Climate Change and Food Security for All: Is it Possible?

puffin

This week most of us felt hopeful as we heard President Obama announce new measures to respond to climate disruption. Although we have been hearing the discussion on climate change for a while, most people think of it as something that might unfold in the future. The fact is that climate change is here and is already altering the world as we know it.

Consider the case of the puffin: parents of baby puffins are bringing in food for them that they are not physically capable of ingesting. Why? Because the fish they usually feed on, hake and herring, are no longer found in the waters around them: the water is simply too warm for the fish to survive. So fewer baby puffins are surviving into adulthood. Their life patterns are also changing and the are coming in late this year to their summer habitats.

Meanwhile, humans too are faced with the challenge of feeding 9 billion people in a time of uncertain climatic conditions. The melting ice in the Antarctic could raise sea levels to an extent where China, India,Bangladesh, and Vietnam would lose millions of hectares of arable land and food production would fall. At the other extreme, higher temperatures threaten crop yield in the USA. A warmer climate also means an increase in disease and pests. The cloud of grasshoppers gathering in New Mexico is not from some movie set in the future, but happening right now.

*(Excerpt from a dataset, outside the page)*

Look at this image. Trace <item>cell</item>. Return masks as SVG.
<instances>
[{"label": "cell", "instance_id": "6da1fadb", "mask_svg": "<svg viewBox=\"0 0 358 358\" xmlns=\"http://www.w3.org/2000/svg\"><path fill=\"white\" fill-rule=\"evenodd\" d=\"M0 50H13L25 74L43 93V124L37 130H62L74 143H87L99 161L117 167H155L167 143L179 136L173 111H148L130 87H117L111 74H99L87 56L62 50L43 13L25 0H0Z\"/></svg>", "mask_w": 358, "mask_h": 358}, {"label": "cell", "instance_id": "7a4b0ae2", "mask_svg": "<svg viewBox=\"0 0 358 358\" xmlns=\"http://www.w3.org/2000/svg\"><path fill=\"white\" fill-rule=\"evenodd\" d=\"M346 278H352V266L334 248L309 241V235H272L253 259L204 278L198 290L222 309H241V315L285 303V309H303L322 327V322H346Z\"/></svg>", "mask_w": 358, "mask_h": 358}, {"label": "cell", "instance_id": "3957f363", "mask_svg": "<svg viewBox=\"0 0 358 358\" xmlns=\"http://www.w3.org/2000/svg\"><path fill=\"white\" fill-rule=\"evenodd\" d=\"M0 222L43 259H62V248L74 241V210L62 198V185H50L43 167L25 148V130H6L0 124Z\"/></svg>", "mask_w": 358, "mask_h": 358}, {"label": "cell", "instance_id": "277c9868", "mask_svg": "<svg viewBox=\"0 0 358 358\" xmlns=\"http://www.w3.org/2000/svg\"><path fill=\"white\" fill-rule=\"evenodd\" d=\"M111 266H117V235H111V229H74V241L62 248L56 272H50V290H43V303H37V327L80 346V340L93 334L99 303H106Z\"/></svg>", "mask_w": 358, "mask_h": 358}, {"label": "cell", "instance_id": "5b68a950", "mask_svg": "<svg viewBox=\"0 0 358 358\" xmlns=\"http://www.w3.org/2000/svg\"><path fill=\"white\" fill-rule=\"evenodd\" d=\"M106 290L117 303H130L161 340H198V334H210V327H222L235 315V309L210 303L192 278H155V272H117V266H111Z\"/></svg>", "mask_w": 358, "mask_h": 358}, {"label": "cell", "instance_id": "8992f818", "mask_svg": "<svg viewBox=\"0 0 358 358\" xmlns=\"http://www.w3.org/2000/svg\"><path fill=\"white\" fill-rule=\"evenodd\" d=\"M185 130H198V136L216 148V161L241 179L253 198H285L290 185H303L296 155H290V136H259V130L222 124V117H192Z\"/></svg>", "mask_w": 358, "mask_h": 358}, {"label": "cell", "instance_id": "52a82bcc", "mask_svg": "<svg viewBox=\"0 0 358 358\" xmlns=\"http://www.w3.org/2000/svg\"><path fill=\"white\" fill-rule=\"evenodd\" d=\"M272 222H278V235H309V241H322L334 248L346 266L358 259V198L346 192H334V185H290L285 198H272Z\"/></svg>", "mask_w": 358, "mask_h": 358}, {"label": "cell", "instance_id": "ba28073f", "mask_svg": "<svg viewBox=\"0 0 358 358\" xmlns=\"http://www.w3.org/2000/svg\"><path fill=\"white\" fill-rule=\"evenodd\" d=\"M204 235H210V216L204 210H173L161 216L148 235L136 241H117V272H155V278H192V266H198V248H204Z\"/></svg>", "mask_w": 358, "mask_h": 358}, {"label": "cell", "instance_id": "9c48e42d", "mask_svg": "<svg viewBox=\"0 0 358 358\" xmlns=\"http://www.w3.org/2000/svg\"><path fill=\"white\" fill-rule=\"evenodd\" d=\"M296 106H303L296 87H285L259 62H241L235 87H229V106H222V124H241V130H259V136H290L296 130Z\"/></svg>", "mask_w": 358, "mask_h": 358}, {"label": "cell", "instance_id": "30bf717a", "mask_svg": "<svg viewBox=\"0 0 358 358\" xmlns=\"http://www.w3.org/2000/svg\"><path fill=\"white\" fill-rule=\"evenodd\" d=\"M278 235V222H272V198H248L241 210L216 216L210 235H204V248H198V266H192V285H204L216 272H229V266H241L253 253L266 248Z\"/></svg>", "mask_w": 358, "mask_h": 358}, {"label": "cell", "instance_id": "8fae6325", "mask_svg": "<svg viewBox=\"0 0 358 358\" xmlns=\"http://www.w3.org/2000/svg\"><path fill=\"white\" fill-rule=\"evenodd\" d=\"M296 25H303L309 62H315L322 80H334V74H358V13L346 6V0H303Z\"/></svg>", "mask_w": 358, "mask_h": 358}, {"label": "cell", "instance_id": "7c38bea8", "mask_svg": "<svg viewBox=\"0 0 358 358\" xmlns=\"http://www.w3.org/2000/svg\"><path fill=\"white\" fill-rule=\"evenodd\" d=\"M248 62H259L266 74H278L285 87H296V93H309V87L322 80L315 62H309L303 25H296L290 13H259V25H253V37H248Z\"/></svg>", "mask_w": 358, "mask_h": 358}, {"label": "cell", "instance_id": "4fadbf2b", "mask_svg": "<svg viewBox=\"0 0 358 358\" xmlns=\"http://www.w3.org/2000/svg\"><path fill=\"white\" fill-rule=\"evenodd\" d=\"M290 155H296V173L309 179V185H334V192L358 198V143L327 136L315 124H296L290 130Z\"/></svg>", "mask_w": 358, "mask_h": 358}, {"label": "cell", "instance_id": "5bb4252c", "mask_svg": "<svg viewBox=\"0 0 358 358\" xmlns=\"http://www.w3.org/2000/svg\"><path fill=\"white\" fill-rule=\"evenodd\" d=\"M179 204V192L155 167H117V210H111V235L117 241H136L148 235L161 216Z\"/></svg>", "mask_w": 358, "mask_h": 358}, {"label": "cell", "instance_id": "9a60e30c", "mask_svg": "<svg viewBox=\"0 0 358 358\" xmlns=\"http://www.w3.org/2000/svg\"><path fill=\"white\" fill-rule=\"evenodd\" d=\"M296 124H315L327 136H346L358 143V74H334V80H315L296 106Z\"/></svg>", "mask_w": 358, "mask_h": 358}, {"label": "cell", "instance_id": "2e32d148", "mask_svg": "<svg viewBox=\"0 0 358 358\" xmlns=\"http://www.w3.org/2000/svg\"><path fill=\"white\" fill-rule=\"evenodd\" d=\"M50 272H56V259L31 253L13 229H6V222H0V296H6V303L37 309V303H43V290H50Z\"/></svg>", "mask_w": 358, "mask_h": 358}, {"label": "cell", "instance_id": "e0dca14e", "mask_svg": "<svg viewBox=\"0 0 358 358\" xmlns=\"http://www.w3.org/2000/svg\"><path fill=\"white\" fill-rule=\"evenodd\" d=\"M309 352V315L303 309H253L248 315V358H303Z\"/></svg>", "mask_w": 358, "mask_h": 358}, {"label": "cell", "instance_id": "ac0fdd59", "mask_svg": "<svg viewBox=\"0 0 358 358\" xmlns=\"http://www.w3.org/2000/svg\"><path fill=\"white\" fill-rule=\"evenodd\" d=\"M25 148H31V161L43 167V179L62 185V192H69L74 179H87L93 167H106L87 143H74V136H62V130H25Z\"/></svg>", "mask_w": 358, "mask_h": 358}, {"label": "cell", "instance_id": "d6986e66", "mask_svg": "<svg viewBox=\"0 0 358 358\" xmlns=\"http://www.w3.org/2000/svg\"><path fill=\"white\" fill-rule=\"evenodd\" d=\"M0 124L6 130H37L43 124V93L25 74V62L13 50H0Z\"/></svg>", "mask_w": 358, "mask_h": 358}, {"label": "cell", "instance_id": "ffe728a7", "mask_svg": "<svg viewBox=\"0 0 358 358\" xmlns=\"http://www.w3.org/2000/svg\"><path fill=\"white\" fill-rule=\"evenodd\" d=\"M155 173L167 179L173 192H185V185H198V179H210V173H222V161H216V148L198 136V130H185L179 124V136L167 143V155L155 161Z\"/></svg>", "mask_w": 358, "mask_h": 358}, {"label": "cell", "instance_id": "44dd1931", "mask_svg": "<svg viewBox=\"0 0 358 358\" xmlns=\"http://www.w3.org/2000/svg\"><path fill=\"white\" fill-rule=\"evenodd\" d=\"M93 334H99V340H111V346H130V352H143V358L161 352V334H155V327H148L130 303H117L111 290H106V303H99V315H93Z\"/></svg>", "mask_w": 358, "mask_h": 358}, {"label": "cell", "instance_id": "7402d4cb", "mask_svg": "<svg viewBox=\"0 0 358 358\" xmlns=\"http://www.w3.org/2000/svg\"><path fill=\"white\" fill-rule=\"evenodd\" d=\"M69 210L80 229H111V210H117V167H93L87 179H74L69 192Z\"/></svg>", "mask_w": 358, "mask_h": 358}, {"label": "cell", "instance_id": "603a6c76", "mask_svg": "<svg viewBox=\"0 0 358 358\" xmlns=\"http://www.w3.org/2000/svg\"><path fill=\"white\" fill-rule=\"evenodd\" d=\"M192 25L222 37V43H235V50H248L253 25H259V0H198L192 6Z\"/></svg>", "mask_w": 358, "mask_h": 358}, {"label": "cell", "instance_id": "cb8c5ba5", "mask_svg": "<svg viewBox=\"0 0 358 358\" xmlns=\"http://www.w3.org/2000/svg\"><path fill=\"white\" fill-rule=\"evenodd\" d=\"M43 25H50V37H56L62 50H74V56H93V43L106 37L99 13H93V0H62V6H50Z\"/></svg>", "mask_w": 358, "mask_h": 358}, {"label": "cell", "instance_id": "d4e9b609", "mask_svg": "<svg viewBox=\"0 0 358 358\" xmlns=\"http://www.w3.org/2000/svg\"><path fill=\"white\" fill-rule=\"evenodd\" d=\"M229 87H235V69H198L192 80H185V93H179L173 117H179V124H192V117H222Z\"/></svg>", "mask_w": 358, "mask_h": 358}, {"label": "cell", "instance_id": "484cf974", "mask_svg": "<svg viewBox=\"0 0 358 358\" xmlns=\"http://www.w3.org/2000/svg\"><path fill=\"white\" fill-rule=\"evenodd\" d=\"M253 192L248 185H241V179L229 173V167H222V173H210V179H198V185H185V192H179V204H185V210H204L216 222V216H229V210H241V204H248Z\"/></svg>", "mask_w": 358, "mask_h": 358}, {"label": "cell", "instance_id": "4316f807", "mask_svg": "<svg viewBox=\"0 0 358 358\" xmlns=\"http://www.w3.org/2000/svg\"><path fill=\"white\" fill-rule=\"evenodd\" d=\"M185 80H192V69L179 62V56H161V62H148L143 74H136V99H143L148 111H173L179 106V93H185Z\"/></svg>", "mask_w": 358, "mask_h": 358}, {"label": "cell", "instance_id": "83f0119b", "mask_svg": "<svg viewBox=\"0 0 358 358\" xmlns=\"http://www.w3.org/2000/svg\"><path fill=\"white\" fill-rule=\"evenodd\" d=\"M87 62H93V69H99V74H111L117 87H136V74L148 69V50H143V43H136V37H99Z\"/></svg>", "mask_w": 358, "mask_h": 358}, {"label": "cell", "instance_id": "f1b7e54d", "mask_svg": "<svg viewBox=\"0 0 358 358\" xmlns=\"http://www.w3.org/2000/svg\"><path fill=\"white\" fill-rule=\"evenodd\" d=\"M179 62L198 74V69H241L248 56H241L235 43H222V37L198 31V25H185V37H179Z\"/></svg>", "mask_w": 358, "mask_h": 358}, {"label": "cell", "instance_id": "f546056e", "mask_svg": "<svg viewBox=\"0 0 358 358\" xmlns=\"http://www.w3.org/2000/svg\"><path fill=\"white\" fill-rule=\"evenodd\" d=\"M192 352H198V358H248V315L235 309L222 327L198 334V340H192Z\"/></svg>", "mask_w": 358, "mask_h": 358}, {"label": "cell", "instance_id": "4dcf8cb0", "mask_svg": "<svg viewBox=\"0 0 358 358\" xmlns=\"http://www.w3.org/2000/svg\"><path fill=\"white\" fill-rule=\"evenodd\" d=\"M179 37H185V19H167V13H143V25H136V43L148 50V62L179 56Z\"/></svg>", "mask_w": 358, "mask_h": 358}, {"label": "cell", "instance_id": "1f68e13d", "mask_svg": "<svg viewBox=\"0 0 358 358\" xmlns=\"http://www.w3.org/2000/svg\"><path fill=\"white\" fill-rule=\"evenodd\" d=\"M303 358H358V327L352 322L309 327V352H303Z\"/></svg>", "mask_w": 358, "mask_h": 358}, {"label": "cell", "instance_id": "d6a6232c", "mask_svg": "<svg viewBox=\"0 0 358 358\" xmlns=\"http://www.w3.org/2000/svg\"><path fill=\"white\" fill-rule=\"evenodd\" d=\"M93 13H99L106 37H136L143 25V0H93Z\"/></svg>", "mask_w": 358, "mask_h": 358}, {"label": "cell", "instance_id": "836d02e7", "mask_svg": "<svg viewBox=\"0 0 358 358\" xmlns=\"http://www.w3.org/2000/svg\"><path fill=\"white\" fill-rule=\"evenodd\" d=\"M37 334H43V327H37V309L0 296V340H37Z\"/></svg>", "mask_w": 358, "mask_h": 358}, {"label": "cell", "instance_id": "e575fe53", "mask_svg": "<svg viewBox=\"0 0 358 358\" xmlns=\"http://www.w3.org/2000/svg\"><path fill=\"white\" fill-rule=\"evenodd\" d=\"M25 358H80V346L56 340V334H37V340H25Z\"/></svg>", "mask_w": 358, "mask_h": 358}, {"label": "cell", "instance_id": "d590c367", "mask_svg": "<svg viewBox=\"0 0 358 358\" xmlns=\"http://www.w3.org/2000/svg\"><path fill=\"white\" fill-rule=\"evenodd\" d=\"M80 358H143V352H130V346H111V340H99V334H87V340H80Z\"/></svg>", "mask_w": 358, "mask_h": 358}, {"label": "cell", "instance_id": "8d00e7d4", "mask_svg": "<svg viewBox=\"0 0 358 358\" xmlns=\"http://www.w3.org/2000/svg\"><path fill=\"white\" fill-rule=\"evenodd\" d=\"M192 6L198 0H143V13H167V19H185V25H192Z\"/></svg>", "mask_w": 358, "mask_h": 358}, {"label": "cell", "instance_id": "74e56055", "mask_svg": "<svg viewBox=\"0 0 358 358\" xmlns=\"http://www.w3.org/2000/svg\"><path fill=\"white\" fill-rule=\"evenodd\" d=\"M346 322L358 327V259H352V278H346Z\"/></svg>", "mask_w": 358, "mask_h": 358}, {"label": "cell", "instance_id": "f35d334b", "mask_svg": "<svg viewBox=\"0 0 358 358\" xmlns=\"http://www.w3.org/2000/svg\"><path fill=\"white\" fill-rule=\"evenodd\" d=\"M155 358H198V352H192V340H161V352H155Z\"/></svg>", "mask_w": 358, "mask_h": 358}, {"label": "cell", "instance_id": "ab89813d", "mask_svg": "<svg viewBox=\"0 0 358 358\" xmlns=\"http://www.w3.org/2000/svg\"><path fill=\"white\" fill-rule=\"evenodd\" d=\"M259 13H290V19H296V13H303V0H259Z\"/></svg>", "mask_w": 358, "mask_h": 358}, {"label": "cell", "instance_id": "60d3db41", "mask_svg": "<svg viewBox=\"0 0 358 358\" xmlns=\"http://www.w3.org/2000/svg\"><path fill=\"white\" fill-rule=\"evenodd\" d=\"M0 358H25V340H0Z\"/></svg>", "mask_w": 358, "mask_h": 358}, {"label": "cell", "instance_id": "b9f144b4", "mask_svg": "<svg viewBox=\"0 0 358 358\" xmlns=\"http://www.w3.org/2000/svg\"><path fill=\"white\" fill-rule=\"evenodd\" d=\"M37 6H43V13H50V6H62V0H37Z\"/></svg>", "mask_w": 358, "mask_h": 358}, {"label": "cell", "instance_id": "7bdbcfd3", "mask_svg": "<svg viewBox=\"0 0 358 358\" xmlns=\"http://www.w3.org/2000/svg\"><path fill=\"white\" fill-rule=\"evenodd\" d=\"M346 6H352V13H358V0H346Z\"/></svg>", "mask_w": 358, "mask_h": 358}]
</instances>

The challenge is not just to create a more productive, climate resilient agriculture sector but also to ensure that all of our food is produced in a way that reduces pressure on a planet where everything is interlinked. If we look at discrete solutions we risk generating more problems: the effort to limit over fishing in the ocean by raising fish in farms, for example, has resulted in the destruction of mangroves and zones algae blooms that suck up oxygen and kill the fish.

The need is to consider the whole problem: whether we live in the Maldives or Mexico, on a farm or in the city, our lives are about to go in a direction different from what we known for centuries and the solutions we devise must take into account the needs of all the whole planet; humans, puffins and all.

And all this, without some coffee to help us along, because that too is likely to disappear as the climate changes.